Exclusive: Shocking Photos!
Dear Special Readers,
I had an amazing video planned for you today depicting flying trapeze acts by your favorite now-completely-irrelevant stars from the 1980s. As important as it is for you to see that video, it will have to wait until next Friday.
And I promise you, this is even better than seeing EXCLUSIVE: SHOCKING PHOTOS! of Jennifer Aniston’s cellulite.
For some time now, Jules from Go Guilty Pleasures! — A.K.A. Toothpaste Girl, A.K.A. Chipumunk Groupie, A.K.A. Funny as F**k — has been generously providing her readers with Go Guilty Pleasures! snap bracelets — yes, those lovable wrist accessories from days gone by, those wearable toys once confiscated by teachers in the millions.
Well, this is what my husband retrieved from our mailbox last month:
I’m sorry to report that, due to popular demand, these snap bracelets are no longer available. (All together now: Awwwwwww.) But I know you’ll be happy for me that I got the pleasure of scoring not one but two!

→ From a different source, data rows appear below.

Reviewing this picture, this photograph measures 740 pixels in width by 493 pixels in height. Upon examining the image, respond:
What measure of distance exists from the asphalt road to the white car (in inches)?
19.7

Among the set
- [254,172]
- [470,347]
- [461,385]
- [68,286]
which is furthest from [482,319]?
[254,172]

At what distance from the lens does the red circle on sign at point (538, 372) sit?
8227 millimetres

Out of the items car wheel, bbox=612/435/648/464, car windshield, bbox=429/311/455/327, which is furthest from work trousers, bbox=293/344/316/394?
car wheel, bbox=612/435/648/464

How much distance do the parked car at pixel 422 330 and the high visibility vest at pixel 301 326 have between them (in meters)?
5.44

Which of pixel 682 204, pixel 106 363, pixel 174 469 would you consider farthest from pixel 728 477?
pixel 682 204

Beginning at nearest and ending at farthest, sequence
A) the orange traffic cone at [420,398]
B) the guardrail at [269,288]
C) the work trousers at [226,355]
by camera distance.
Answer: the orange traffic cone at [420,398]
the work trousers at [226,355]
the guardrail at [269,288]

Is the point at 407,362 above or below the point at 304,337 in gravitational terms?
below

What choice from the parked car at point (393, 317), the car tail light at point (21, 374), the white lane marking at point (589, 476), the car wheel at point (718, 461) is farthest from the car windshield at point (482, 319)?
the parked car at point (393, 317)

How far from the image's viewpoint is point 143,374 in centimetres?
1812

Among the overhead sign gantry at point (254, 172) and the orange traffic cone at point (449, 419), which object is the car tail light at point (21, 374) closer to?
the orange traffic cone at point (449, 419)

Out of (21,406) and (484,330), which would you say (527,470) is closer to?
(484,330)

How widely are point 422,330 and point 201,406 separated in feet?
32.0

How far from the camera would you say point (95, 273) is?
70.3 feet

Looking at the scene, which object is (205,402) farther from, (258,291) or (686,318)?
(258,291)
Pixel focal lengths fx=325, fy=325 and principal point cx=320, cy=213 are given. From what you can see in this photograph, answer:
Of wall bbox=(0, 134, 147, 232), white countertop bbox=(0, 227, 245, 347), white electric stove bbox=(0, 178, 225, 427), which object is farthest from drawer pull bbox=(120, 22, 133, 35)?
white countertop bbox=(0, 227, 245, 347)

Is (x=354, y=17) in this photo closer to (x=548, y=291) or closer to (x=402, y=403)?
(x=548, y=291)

As part of the strict stipulations stated in my Go Guilty Pleasures! Snap Bracelet Contract, I had to take photos of myself wearing the bracelets.
Today Jules has posted them here on her blog, along with a letter from yours truly and along with photos of a couple of other grateful recipients.
Due to the severe flashback-induced whiplash I suffered upon receipt of the snap bracelets, I temporarily blacked out. When I awoke I was wearing a snap bracelet choker and an exact replica of Donna Martin’s 90210 homecoming dress. Which understandably led to a compelling desire to recreate my 1993 senior class photo shoot. Which I’m sure you’ll agree is quite SHOCKING!
I am providing you with mere teasers here — you will not be able to see the full photos anywhere except here on Jules’ blog. Which I’m sure you’ll agree makes them quite EXCLUSIVE!
Your friend in flashbacks that usually don’t lead to mild traumatic brain injuries,
P.S. If my dog looks scared, it’s because she is — and you should be too.